BACKGROUND/AIM: Chemo-immunotherapy, including the programmed death ligand 1 (PD-L1) antibody, is an effective treatment for patients with extensive-stage small-cell lung cancer (ES-SCLC). However, no biomarker has been established for the prediction of chemo-immunotherapy. Therefore, we investigated the potential of 18 F-fluorodeoxyglucose (FDG)-positron emission tomography (PET) as a predictive marker.

PATIENTS AND METHODS: Forty-six patients with ES-SCLC who received 18 F-FDG-PET immediately before combined platinum-based chemotherapy with PD-L1 blockade as a first-line treatment were eligible, and the maximum standard uptake value (SUVmax ), metabolic tumor volume (MTV), and total lesion glycolysis (TLG) on 18 F-FDG uptake were evaluated.

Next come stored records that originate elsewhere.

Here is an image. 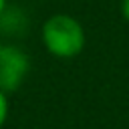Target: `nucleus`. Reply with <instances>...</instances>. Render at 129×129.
Wrapping results in <instances>:
<instances>
[{
  "label": "nucleus",
  "instance_id": "f257e3e1",
  "mask_svg": "<svg viewBox=\"0 0 129 129\" xmlns=\"http://www.w3.org/2000/svg\"><path fill=\"white\" fill-rule=\"evenodd\" d=\"M40 40L48 54L60 60H69L83 52L87 44V34L83 24L75 16L58 12L42 22Z\"/></svg>",
  "mask_w": 129,
  "mask_h": 129
},
{
  "label": "nucleus",
  "instance_id": "f03ea898",
  "mask_svg": "<svg viewBox=\"0 0 129 129\" xmlns=\"http://www.w3.org/2000/svg\"><path fill=\"white\" fill-rule=\"evenodd\" d=\"M30 73V58L18 44H4L0 52V91H18Z\"/></svg>",
  "mask_w": 129,
  "mask_h": 129
},
{
  "label": "nucleus",
  "instance_id": "7ed1b4c3",
  "mask_svg": "<svg viewBox=\"0 0 129 129\" xmlns=\"http://www.w3.org/2000/svg\"><path fill=\"white\" fill-rule=\"evenodd\" d=\"M8 113H10V103H8V95L4 91H0V129L4 127L6 119H8Z\"/></svg>",
  "mask_w": 129,
  "mask_h": 129
},
{
  "label": "nucleus",
  "instance_id": "20e7f679",
  "mask_svg": "<svg viewBox=\"0 0 129 129\" xmlns=\"http://www.w3.org/2000/svg\"><path fill=\"white\" fill-rule=\"evenodd\" d=\"M121 16L125 22H129V0H121Z\"/></svg>",
  "mask_w": 129,
  "mask_h": 129
},
{
  "label": "nucleus",
  "instance_id": "39448f33",
  "mask_svg": "<svg viewBox=\"0 0 129 129\" xmlns=\"http://www.w3.org/2000/svg\"><path fill=\"white\" fill-rule=\"evenodd\" d=\"M6 8H8V0H0V18H2V14L6 12Z\"/></svg>",
  "mask_w": 129,
  "mask_h": 129
},
{
  "label": "nucleus",
  "instance_id": "423d86ee",
  "mask_svg": "<svg viewBox=\"0 0 129 129\" xmlns=\"http://www.w3.org/2000/svg\"><path fill=\"white\" fill-rule=\"evenodd\" d=\"M2 46H4V42H2V38H0V52H2Z\"/></svg>",
  "mask_w": 129,
  "mask_h": 129
}]
</instances>
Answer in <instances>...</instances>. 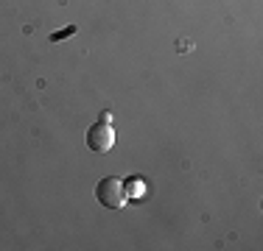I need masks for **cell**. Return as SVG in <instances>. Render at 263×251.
I'll list each match as a JSON object with an SVG mask.
<instances>
[{"mask_svg": "<svg viewBox=\"0 0 263 251\" xmlns=\"http://www.w3.org/2000/svg\"><path fill=\"white\" fill-rule=\"evenodd\" d=\"M96 198L101 206H106V210H121V206L126 204V187H123V181L115 179V176H104L96 184Z\"/></svg>", "mask_w": 263, "mask_h": 251, "instance_id": "obj_1", "label": "cell"}, {"mask_svg": "<svg viewBox=\"0 0 263 251\" xmlns=\"http://www.w3.org/2000/svg\"><path fill=\"white\" fill-rule=\"evenodd\" d=\"M76 34V25H67V28L56 31V34H51V42H59V39H67V36Z\"/></svg>", "mask_w": 263, "mask_h": 251, "instance_id": "obj_3", "label": "cell"}, {"mask_svg": "<svg viewBox=\"0 0 263 251\" xmlns=\"http://www.w3.org/2000/svg\"><path fill=\"white\" fill-rule=\"evenodd\" d=\"M112 120V112H101V123H109Z\"/></svg>", "mask_w": 263, "mask_h": 251, "instance_id": "obj_4", "label": "cell"}, {"mask_svg": "<svg viewBox=\"0 0 263 251\" xmlns=\"http://www.w3.org/2000/svg\"><path fill=\"white\" fill-rule=\"evenodd\" d=\"M115 145V131H112L109 123H92L90 129H87V148L96 151V154H106V151H112Z\"/></svg>", "mask_w": 263, "mask_h": 251, "instance_id": "obj_2", "label": "cell"}]
</instances>
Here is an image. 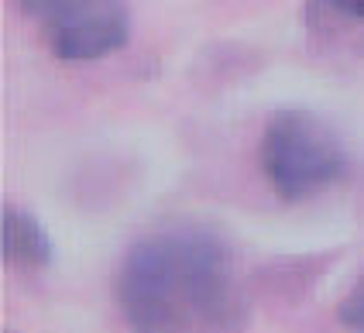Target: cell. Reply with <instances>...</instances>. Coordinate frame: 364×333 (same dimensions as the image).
I'll return each instance as SVG.
<instances>
[{"label": "cell", "mask_w": 364, "mask_h": 333, "mask_svg": "<svg viewBox=\"0 0 364 333\" xmlns=\"http://www.w3.org/2000/svg\"><path fill=\"white\" fill-rule=\"evenodd\" d=\"M117 306L134 333H241L247 316L234 251L196 224L159 227L131 244Z\"/></svg>", "instance_id": "obj_1"}, {"label": "cell", "mask_w": 364, "mask_h": 333, "mask_svg": "<svg viewBox=\"0 0 364 333\" xmlns=\"http://www.w3.org/2000/svg\"><path fill=\"white\" fill-rule=\"evenodd\" d=\"M262 168L282 200L299 203L344 175L347 151L337 131L320 114L303 107H282L264 124Z\"/></svg>", "instance_id": "obj_2"}, {"label": "cell", "mask_w": 364, "mask_h": 333, "mask_svg": "<svg viewBox=\"0 0 364 333\" xmlns=\"http://www.w3.org/2000/svg\"><path fill=\"white\" fill-rule=\"evenodd\" d=\"M62 62H93L127 45L131 7L114 0H28L21 4Z\"/></svg>", "instance_id": "obj_3"}, {"label": "cell", "mask_w": 364, "mask_h": 333, "mask_svg": "<svg viewBox=\"0 0 364 333\" xmlns=\"http://www.w3.org/2000/svg\"><path fill=\"white\" fill-rule=\"evenodd\" d=\"M0 248H4V258L11 265H21V268H45L55 258L52 237H48V230L41 227V220L35 213L18 207H4Z\"/></svg>", "instance_id": "obj_4"}, {"label": "cell", "mask_w": 364, "mask_h": 333, "mask_svg": "<svg viewBox=\"0 0 364 333\" xmlns=\"http://www.w3.org/2000/svg\"><path fill=\"white\" fill-rule=\"evenodd\" d=\"M337 316H341V323H344L347 330L364 333V275H361V282L344 295V302L337 306Z\"/></svg>", "instance_id": "obj_5"}, {"label": "cell", "mask_w": 364, "mask_h": 333, "mask_svg": "<svg viewBox=\"0 0 364 333\" xmlns=\"http://www.w3.org/2000/svg\"><path fill=\"white\" fill-rule=\"evenodd\" d=\"M326 11H337V14H344V18L364 21V0H333V4H326Z\"/></svg>", "instance_id": "obj_6"}]
</instances>
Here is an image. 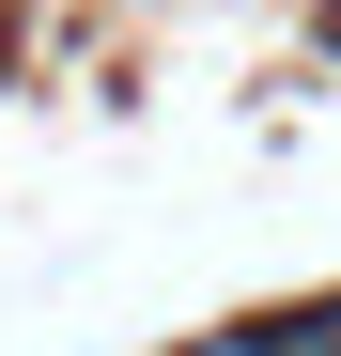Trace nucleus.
<instances>
[{"instance_id":"2","label":"nucleus","mask_w":341,"mask_h":356,"mask_svg":"<svg viewBox=\"0 0 341 356\" xmlns=\"http://www.w3.org/2000/svg\"><path fill=\"white\" fill-rule=\"evenodd\" d=\"M202 356H264V341H202Z\"/></svg>"},{"instance_id":"1","label":"nucleus","mask_w":341,"mask_h":356,"mask_svg":"<svg viewBox=\"0 0 341 356\" xmlns=\"http://www.w3.org/2000/svg\"><path fill=\"white\" fill-rule=\"evenodd\" d=\"M264 356H341V310H310V325H264Z\"/></svg>"}]
</instances>
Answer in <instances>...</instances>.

RESULTS: PD-L1 and tumor infiltrative lymphocytes (TILs) were immunohistochemically analyzed in 36 of the 46 patients. A high MTV was significantly associated with poor performance status and low albumin levels, and there was a significant association between low albumin and high TLG. Univariate analysis identified sex, Brinkman index, and MTV as significant predictors of progression-free survival (PFS), and sex, SUVmax , MTV, and TLG as significant factors of overall survival (OS). Multivariate analysis revealed that sex, Brinkman index, and MTV were independent prognostic factors for PFS, and sex, SUVmax , MTV, and TLG were significant predictors of OS. SUVmax was significantly higher in patients with positive PD-L1 expression than in those with negative expression but was not significantly different between positive and negative TILs. Moreover, the levels of MTV and TLG were not closely associated with the levels of PD-L1 and TILs.

CONCLUSION: MTV or TLG metabolic tumor activity is suitable for the prediction of chemo-immunotherapy outcomes in patients with ES-SCLC.